═════ QUOTED PASSAGE ═════

Regardless of when you plant soybeans flowering still begins just after V3. The difference is the amount of foliage produced from VE to V3 with more foliage produced the earlier you plant.

Soybeans in Illinois can be planted over a 2- to 3-month period, from early April for full-season beans to early July for double-cropped bean. With soybeans being daylength sensitive, how will such a wide planting window and daylength impact when soybeans begin to flower?

With the delayed planting this spring, I began to wonder at what V-stage soybeans will flower as planting was delayed outside the normal April 15 to May 15 window. And then factor in planting double-crop soybeans after June 15 and how the late planting will impact at what V-stage soybeans begin to flower. I decided to investigate.

Soybeans are classified as indeterminate, semi-determinate or determinate in growth in the United States. Soybeans grown in Illinois and across the Corn Belt have an indeterminate growth pattern which means they will continue vegetative growth as they flower. Down south in the Delta and across the Southeast, they plant longer maturity determinate types which finish their vegetative growth when flowering begins. Click here to learn more about the two growth patterns and development staging.

Soybean development is staged using the Iowa State approach with V representing the vegetative stages and R representing the reproductive stages. Below is a general timeline for full season soybeans showing that flowering generally begins in the V3 to V4 stage regardless of calendar time. This means that if you plant soybeans between April 10 and May 15, they will all begin to flower at that same stage. Of course, we also know that at summer solstice on June 21, when nights begin to lengthen, flowering really kicks off for the next six weeks.

But what happens to development when double-cropped soybeans are planted after June 10 or 15? How will the V stage and R stages correspond?

John Pike, agronomist with Pike Ag LLC said, “With blooming triggered primarily through photoperiod sensitivity, beans planted substantially earlier would achieve more vegetative growth before blooming than a later planted (double-cropped) bean.”

═════

### REQUEST
Answer these from the soybean flowering passage above, one line each:
1. Over what span of dates can soybeans in Illinois be planted?
2. What growth pattern do soybeans grown in Illinois and across the Corn Belt have?
3. With what company is agronomist John Pike affiliated?

═════ STORED ROWS ═════

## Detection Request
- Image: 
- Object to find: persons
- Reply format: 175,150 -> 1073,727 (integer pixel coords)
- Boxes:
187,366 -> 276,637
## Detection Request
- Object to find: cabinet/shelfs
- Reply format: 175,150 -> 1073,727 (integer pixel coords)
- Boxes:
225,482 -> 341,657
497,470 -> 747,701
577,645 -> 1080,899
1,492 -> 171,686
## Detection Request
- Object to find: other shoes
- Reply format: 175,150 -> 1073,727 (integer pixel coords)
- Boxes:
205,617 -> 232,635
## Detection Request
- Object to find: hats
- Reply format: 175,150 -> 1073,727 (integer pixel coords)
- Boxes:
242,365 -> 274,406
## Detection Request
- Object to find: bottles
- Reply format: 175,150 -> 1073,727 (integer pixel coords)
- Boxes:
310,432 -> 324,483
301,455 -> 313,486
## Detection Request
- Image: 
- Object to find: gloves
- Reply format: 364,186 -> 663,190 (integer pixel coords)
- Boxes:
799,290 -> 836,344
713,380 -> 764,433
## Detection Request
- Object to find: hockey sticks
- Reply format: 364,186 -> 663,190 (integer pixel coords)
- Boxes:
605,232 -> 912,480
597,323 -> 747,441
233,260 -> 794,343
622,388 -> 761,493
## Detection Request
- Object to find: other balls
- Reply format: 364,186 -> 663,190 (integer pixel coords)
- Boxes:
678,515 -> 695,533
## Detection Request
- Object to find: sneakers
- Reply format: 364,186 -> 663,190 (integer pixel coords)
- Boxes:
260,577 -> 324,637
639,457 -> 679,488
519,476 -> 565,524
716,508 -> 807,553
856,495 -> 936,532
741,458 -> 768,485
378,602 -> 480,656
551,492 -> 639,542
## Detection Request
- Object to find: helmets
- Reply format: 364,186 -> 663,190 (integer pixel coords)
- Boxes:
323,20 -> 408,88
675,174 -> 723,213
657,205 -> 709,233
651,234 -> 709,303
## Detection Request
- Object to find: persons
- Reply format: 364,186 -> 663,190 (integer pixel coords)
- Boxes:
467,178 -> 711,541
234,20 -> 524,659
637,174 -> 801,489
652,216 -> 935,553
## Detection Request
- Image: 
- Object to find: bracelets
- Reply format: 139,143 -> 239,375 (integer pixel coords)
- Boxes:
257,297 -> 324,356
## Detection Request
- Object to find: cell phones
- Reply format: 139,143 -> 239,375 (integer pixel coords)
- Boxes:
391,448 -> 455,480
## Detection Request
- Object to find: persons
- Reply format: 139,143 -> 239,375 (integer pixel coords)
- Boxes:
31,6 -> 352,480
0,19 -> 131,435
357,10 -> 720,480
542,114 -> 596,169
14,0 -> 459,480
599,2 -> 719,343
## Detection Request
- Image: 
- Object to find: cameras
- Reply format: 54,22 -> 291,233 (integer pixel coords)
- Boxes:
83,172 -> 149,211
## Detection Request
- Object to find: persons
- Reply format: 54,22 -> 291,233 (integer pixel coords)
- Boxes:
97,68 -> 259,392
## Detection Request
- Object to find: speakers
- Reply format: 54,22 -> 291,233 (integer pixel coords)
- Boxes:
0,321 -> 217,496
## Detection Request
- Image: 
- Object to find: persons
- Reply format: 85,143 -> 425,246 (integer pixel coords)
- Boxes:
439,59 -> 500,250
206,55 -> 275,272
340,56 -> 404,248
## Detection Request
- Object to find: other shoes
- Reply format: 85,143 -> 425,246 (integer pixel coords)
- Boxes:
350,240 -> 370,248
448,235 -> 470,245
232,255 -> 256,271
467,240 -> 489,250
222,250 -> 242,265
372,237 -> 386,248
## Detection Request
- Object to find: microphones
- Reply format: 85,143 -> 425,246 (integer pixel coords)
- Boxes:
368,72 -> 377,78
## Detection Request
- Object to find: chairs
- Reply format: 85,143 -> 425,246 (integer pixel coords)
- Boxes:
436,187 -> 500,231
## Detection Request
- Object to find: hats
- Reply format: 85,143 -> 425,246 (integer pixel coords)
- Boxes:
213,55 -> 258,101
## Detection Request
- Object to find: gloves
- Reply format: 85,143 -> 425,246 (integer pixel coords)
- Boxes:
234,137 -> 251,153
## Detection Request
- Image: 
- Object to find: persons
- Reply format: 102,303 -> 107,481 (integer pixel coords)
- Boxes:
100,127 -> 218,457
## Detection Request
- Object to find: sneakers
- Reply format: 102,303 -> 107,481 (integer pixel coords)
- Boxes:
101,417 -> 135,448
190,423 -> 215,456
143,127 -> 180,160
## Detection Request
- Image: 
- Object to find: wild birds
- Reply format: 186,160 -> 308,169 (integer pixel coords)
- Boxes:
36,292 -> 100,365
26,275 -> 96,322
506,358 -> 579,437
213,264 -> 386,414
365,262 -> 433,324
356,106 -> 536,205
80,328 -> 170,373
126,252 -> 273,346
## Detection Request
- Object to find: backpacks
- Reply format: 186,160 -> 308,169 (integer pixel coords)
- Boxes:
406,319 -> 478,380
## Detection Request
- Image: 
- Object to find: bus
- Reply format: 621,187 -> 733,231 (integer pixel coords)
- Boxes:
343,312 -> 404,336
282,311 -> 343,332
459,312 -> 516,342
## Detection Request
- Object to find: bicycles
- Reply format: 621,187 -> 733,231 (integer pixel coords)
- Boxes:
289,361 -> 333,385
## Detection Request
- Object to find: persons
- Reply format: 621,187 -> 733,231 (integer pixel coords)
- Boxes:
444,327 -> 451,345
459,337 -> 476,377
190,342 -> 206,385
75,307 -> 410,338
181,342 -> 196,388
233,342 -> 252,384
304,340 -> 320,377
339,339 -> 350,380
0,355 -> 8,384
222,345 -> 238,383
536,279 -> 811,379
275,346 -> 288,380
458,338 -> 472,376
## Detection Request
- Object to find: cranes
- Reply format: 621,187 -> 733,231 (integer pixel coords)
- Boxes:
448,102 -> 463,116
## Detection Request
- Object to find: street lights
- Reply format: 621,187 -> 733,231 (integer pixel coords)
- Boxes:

═════

### PROBLEM SOLUTION
1. From early April for full-season beans to early July for double-cropped beans, a 2- to 3-month period.
2. An indeterminate growth pattern, meaning they continue vegetative growth as they flower.
3. Pike Ag LLC.